Albrecht Dürer, Navis Stultorum (in S. Brant, Narrenschiff - 1497)

martedì 22 febbraio 2011

Un Parlamento che condona, promuove, incoraggia gli abusi

Con l'avvallo della Lega e del Pdl (Casoli) e, ancor più vergognosamente per me, del PD (Gasbarri) è stato approvato in Senato l'emendamento 2366 al famigerato "Milleproroghe", che esenta i partiti dal pagamento integrale delle multe per le innumerevoli affissioni abusive della campagna elettorale del marzo 2010, ossia quelle dei prepotenti che occupano spazi non destinati a loro.
Non sono noccioline: tra sanzioni per manifesti abusivi e spese di defissione i Comuni ci rimettono ogni volta da 80 a 100 milioni, ed essendo ormai il sesto condono nell'arco della "seconda repubblica", vi è chi calcola che dal 1994 questa furberia sia arrivata a costarci addirittura un miliardo e duecentomila euro.

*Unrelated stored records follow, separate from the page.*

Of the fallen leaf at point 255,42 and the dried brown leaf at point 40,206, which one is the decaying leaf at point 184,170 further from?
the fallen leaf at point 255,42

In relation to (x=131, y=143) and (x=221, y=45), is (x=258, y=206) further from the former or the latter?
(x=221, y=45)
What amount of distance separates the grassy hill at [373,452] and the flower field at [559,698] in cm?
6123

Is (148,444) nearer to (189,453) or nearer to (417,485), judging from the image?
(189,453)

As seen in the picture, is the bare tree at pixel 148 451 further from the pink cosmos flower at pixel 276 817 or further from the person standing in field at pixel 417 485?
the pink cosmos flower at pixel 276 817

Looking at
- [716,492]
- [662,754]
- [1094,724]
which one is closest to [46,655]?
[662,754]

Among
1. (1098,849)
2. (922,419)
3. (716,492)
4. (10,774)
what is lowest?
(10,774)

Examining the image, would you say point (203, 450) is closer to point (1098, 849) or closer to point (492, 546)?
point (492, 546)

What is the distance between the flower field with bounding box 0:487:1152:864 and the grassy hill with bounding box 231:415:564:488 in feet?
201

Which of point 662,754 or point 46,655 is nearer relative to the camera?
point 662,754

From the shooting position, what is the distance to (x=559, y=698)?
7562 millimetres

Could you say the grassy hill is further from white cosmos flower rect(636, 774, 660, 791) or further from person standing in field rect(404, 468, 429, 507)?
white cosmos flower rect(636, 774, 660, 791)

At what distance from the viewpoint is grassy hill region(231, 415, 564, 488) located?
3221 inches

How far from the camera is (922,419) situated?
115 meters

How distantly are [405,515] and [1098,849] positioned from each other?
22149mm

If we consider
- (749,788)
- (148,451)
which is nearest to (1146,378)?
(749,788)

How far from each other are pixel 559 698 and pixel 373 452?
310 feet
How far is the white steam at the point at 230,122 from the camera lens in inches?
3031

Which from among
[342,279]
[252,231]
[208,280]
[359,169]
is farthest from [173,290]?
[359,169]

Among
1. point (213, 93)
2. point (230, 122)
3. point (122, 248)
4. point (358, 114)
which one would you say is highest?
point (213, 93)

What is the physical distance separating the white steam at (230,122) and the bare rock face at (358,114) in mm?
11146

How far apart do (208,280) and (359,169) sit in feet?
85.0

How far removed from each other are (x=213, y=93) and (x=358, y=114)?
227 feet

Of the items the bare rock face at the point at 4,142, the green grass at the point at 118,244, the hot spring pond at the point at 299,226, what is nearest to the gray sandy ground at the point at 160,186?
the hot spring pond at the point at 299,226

Infatti con questo andazzo le multe non rientrano mai, mentre le spese per ripulire i muri vanno comunque sostenute dalle amministrazioni locali.
C'è un termine per definire tutto questo?
È difficile evitare il turpiloquio, quando coloro che siedono in Parlamento per stabilire le regole sono i primi ad escogitare sistemi per aggirarle, incoraggiando i farabutti a nuovi abusi in occasione anche di future elezioni.
Comunque credo che sia appropriato parlare in questo caso di una profonda, inescusabile disonestà, la quale rende indegni i sostenitori di questo emendamento di occupare con onore il loro posto.
Ma, francamente, non sono anche un po' cretini, questi politici che pontificano contro il qualunquismo delle critiche generiche nei confronti della casta e poi non perdono occasione per offrire loro un fondamento più che adeguato? Con quale faccia vengano poi a chiederci il voto (faccia che appunto campeggia sui manifesti, abusivi e non), è un mistero. O meglio, è fin troppo chiaro: contano sul fatto che cittadini disattenti o rassegnati, ma anche conniventi o affascinati dalla sfacciataggine dei pataccari, li confermino sulle loro beneamate poltrone, dimostrando così che la prova elettorale, pur producendo risultati pienamente legittimi, non è affatto un test di intelligenza.